* BEGIN Page excerpt *

Packard was founded by William and James Packard along with a business partner George Weiss in 1899 as the Ohio Automobile Company in an effort to make a better car. Weiss was a stockholder in a company called Winton and was dissatisfied with their vehicles, thus with the help of the Packard Brothers he used their engineering expertise to create the ultimate super-luxury cars.

Packard Car Logo

During that time Ford Motor cars were selling at around 400 dollars per vehicle, while Packard’s prices were at around 2,600, with a focus on absolute opulence and luxury. Because of their decent and good demand they opened a 3 million square foot factory in Detroit after finding several investors. Until 1930 Packard built cars that were driven by many heads of state and by the high wealthy class of the United States. When the recession and depression struck the United States in 1930 it caused a huge effect on car companies, with many attempting to manufacture cheaper vehicles, and most independent car companies folding up because they could not handle the strain. Rather than do that, Packard focused on making an even more luxurious model of car at first and met success. As other luxury car brands failed in the market, they limped on, watching their competition like Peerless, Franklin, Sterns-Knight, Marmon, Pierce-Arrow, Stutz, Ruxton and the almighty Duesenberg fail.

* END Page excerpt *
* BEGIN Entries supplied *

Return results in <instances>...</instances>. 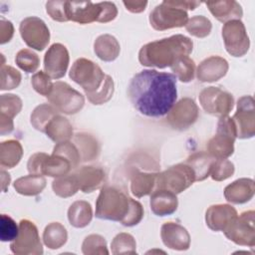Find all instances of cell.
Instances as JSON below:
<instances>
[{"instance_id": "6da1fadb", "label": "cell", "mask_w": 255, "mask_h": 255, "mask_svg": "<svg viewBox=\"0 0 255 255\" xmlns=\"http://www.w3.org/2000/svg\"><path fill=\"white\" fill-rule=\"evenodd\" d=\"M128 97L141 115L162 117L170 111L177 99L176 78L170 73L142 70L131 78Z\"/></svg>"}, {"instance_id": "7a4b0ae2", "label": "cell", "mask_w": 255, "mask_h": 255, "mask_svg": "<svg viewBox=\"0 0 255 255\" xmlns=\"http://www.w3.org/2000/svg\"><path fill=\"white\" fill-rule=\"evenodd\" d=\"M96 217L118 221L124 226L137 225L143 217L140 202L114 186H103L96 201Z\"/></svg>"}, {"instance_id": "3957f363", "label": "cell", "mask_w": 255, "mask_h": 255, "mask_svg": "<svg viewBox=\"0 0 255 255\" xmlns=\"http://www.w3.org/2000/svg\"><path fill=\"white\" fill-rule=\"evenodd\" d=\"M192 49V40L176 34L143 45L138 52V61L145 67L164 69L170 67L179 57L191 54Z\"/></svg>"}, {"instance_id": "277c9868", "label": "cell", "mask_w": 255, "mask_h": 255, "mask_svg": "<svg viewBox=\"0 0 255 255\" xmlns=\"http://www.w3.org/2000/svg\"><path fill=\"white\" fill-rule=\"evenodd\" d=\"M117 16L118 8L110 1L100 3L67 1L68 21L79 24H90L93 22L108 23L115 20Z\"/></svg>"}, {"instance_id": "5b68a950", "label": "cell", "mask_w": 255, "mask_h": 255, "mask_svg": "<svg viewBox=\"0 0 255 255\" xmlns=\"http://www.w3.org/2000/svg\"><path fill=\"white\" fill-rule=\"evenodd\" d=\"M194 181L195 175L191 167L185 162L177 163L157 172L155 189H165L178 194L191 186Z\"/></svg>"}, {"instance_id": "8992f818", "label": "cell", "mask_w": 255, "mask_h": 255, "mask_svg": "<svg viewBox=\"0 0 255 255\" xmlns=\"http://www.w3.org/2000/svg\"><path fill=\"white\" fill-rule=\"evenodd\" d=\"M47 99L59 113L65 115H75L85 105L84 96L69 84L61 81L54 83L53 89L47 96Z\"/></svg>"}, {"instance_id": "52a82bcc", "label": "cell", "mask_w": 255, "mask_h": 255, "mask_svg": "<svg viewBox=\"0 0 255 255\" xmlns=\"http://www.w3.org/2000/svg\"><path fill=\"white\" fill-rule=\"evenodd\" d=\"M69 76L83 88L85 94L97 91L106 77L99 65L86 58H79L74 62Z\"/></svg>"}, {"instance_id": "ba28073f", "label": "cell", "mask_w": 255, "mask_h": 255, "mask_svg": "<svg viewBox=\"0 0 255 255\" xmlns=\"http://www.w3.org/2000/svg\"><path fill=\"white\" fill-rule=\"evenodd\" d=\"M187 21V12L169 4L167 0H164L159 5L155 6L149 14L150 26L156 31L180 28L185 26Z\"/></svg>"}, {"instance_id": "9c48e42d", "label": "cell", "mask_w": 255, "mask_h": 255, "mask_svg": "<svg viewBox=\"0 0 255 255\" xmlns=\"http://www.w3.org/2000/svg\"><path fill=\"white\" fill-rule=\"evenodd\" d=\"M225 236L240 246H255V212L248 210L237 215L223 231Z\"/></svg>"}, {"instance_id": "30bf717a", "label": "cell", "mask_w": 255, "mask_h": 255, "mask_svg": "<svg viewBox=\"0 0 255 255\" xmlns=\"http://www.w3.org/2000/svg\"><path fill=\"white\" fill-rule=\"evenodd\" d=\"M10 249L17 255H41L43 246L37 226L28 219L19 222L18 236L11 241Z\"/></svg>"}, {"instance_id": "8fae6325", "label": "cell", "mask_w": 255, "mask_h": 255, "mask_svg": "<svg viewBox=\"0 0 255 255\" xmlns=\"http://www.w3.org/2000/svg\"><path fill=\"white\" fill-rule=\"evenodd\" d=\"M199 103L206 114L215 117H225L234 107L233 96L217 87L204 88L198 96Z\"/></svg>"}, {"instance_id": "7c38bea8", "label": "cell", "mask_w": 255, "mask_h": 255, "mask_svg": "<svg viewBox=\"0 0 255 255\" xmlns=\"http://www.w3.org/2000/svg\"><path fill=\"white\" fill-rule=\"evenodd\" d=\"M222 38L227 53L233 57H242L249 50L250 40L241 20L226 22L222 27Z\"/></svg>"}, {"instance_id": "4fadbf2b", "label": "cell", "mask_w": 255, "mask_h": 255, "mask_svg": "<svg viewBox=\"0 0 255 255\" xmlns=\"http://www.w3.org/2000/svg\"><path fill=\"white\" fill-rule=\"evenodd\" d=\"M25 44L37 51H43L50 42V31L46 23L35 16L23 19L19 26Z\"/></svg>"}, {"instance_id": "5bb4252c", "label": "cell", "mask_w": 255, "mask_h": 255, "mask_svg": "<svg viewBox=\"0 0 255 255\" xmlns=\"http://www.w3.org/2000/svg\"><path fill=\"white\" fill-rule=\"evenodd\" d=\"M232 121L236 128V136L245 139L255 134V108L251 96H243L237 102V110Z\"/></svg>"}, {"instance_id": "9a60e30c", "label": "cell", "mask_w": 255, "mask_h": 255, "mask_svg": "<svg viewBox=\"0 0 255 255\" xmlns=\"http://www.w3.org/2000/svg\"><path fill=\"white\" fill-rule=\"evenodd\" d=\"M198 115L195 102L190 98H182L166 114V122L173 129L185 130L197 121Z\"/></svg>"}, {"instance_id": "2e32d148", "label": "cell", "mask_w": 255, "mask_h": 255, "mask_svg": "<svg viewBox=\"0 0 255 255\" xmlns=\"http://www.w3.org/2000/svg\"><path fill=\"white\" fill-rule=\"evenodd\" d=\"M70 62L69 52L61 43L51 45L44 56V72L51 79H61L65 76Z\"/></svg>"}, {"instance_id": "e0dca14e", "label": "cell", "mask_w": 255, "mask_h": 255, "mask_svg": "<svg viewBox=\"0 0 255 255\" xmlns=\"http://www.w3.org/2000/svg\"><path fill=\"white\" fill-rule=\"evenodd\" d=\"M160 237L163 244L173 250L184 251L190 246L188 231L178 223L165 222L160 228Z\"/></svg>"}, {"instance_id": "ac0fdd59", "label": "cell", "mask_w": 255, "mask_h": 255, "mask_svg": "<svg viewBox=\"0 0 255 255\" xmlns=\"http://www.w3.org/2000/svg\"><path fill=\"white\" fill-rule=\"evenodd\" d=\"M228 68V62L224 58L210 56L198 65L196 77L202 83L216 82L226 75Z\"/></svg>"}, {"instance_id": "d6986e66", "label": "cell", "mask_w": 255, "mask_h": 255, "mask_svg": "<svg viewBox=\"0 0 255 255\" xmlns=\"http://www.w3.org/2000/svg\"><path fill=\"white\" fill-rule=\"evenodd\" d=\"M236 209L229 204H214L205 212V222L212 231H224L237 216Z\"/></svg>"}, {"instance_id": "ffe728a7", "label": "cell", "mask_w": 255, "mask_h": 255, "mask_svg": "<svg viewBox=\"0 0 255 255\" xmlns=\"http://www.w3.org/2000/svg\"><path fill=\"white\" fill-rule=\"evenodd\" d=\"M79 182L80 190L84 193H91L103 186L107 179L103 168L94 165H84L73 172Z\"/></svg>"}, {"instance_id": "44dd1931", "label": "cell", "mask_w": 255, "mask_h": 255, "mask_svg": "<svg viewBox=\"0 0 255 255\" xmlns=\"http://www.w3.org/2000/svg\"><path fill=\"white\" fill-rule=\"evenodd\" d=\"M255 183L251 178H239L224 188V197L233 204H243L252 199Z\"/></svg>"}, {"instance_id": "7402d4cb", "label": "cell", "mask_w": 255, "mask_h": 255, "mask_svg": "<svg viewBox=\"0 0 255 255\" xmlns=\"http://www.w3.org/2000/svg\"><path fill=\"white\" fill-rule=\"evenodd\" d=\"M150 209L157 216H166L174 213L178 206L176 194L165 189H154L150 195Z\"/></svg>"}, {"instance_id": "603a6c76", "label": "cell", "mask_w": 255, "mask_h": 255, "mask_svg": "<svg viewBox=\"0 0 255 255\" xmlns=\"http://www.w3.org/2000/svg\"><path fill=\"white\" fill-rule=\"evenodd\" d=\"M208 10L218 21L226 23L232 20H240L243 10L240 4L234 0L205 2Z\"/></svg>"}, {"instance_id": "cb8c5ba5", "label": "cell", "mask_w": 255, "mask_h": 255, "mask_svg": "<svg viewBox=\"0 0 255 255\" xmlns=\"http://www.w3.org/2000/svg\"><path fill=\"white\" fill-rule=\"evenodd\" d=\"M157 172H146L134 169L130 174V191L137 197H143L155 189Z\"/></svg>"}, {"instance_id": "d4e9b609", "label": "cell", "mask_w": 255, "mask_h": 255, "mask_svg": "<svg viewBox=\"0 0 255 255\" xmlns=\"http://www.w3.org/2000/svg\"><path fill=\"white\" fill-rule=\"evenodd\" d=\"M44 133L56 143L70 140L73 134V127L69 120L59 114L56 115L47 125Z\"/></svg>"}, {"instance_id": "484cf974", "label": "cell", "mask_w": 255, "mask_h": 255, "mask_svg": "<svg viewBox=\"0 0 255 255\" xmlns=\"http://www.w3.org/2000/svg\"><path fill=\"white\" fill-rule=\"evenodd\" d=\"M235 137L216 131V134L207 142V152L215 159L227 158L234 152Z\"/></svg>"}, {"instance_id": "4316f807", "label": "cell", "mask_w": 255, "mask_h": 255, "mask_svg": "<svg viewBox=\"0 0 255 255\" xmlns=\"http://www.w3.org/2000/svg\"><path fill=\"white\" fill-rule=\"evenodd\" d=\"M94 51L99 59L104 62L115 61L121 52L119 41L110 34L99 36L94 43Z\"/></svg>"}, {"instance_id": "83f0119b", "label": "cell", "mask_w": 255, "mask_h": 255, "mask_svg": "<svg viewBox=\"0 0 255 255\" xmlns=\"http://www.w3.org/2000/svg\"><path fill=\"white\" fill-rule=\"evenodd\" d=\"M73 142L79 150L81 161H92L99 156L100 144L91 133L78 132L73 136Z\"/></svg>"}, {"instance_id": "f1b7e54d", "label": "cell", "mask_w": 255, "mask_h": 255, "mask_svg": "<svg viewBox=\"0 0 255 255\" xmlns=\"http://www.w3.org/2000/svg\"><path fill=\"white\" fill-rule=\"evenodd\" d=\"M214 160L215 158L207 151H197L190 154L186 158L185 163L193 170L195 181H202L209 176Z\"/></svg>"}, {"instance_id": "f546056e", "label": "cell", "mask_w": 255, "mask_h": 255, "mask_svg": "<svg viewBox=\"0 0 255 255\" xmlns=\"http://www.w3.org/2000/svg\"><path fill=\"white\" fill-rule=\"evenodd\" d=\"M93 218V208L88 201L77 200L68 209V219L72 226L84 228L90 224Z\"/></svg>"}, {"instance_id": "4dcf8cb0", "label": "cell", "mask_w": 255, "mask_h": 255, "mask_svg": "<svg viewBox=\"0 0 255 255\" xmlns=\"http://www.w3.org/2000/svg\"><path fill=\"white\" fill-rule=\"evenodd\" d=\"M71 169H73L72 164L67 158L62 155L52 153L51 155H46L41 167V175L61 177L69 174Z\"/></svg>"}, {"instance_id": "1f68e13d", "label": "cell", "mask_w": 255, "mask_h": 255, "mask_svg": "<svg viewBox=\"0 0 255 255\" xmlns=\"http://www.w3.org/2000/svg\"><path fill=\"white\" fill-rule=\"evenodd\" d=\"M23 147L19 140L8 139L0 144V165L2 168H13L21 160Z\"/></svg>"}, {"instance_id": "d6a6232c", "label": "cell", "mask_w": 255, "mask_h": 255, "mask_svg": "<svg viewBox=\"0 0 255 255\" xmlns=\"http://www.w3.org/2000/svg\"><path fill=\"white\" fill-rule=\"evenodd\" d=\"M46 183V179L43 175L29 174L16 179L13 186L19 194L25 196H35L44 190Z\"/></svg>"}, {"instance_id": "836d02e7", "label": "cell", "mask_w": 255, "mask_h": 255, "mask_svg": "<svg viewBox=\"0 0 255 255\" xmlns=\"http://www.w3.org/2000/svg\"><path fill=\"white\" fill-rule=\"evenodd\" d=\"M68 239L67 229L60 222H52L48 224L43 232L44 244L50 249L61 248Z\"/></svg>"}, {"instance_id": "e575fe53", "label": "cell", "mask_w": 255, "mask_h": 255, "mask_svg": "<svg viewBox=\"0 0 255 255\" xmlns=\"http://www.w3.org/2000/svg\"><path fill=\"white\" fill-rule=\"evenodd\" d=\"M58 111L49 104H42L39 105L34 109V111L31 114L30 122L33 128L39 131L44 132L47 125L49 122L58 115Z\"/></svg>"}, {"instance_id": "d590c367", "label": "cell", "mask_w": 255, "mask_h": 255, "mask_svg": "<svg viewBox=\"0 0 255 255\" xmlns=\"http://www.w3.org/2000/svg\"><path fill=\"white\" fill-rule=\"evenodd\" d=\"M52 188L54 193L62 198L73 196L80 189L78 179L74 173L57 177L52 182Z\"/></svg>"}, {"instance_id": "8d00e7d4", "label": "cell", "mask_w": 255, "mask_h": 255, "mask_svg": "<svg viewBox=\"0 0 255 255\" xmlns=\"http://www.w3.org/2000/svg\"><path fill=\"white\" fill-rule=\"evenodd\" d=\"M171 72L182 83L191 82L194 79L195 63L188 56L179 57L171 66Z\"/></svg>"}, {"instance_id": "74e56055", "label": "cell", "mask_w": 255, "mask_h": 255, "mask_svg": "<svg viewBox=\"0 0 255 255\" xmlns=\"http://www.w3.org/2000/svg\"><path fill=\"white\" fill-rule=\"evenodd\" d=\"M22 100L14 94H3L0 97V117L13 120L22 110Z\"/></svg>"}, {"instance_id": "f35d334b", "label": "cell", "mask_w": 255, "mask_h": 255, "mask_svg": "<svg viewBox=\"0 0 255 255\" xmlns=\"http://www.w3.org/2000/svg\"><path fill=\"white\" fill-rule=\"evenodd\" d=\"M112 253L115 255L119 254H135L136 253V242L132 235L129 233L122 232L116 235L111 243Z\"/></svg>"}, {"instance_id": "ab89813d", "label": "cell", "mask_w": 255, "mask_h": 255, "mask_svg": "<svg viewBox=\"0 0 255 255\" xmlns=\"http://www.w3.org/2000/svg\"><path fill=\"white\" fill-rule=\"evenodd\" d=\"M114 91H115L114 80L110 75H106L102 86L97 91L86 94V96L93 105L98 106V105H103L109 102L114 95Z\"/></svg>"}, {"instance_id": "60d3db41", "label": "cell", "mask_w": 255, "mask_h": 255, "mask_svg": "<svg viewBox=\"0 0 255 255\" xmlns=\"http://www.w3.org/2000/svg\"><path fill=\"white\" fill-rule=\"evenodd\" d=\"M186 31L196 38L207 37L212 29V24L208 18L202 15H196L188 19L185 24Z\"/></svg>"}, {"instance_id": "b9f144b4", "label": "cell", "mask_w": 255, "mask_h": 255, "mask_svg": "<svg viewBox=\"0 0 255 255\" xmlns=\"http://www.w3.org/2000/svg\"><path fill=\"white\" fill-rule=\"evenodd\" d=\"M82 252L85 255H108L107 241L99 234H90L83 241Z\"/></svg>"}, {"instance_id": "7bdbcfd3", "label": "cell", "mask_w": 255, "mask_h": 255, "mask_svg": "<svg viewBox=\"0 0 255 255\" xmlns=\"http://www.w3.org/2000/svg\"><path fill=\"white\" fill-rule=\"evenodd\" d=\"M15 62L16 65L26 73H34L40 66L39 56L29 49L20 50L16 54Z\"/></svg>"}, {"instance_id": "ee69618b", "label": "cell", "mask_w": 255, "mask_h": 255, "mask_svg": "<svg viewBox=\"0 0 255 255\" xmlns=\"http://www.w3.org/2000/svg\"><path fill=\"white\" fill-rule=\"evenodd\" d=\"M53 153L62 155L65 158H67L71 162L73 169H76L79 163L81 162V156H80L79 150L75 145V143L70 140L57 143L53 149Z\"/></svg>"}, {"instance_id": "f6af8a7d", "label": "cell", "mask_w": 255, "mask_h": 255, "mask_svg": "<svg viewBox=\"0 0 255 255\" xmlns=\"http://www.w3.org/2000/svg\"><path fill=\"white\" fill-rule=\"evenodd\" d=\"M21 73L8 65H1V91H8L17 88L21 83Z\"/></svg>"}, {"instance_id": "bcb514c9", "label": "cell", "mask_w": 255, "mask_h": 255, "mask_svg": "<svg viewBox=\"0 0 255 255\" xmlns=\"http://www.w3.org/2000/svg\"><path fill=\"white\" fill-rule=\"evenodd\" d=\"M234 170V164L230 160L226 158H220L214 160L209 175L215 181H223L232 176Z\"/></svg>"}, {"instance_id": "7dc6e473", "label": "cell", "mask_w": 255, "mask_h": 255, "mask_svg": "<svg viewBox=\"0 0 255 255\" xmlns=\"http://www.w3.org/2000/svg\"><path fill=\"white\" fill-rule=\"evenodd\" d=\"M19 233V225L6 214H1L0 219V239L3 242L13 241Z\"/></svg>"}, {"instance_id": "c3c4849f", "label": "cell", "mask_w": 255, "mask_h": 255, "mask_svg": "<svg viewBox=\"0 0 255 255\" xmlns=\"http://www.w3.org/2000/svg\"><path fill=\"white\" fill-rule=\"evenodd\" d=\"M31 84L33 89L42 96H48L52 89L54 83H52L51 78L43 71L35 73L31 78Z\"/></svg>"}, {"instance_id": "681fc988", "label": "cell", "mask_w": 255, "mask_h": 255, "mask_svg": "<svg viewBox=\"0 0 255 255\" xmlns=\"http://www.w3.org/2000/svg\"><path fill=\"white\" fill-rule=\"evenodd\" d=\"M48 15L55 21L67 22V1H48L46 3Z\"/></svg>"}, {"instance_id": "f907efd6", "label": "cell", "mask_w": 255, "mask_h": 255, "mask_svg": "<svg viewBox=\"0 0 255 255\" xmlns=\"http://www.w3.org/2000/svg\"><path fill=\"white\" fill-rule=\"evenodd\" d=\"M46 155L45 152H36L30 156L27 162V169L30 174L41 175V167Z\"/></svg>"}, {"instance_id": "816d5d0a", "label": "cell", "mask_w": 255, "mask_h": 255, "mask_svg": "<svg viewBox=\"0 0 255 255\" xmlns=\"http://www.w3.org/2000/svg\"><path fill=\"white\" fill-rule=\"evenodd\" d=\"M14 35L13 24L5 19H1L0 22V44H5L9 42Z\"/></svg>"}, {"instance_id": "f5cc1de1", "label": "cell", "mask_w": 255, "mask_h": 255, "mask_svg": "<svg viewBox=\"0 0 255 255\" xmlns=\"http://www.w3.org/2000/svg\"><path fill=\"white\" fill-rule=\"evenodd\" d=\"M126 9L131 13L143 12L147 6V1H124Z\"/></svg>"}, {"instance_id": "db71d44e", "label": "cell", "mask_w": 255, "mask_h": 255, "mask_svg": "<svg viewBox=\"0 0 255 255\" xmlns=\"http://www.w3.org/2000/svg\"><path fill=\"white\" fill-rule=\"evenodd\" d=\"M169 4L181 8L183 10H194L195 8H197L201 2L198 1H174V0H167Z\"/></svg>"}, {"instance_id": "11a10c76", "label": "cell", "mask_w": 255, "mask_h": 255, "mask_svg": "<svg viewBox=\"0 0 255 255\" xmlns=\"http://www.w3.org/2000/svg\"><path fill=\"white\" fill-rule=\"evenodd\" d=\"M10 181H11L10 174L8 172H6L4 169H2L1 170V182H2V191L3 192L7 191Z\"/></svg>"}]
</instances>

* END Entries supplied *

• **Requirement 1**
List every rival luxury car brand that the Packard history text names as failing while Packard carried on.
• **Requirement 2**
Carry the Packard history text forward from its final sentence.

• **Exercise output 1**
Peerless, Franklin, Sterns-Knight, Marmon, Pierce-Arrow, Stutz, Ruxton, Duesenberg

• **Exercise output 2**
In 1935 Packard finally debut a lower class vehicle, and introduced the Packard 120, a car that cost less than 1,000 dollars and was produced via mass production techniques. The car sold well enough that they had to open up another manufacturing line for it, and by 1936 their workers were divided evenly between the lines. By 1937 Packard was still the lion of the Luxury car maker brands, and in an attempt to grab a hunk of the market they eyed they produced a car called the 115C, a six cylinder engine powered vehicle – and it arrived just in time for the 1938 mini-crash. This provided people during the recession with a vehicle that was inexpensive.

1932 Packard 900 Sedan

During the war Packard manufactured the P-51 Mustang engine, PT boat engines, and various other war related goods. This left the company with a great amount in the bank, and thus they went back to car making in 1948 – and messed it all up by 1958. They decided to use a design that looked like a bathtub, and was called as such, and then in 51 they restyled – previously all their cars looked the same under that design. They planned on making their less expensive line of vehicles a new brand called Clipper Cars, and later in 1954 they bought Studebaker without really knowing what kind of fiscal condition it was in – and it was bad. Studebaker-Packard finally pulled the plug in 1959 because of the sales crashing to nearly nothing, and ended up wanting to focus on the Lark. The Lark was a Lark, and became the final gasp of the company before it finally went to hell in a hand basket.

Currently the Packard name and rights to a newish prototype are for sale at . Their newsletter states that the owner is looking to sell the company, the name rights, along with a V-12 running prototype along with all engineering data and photos.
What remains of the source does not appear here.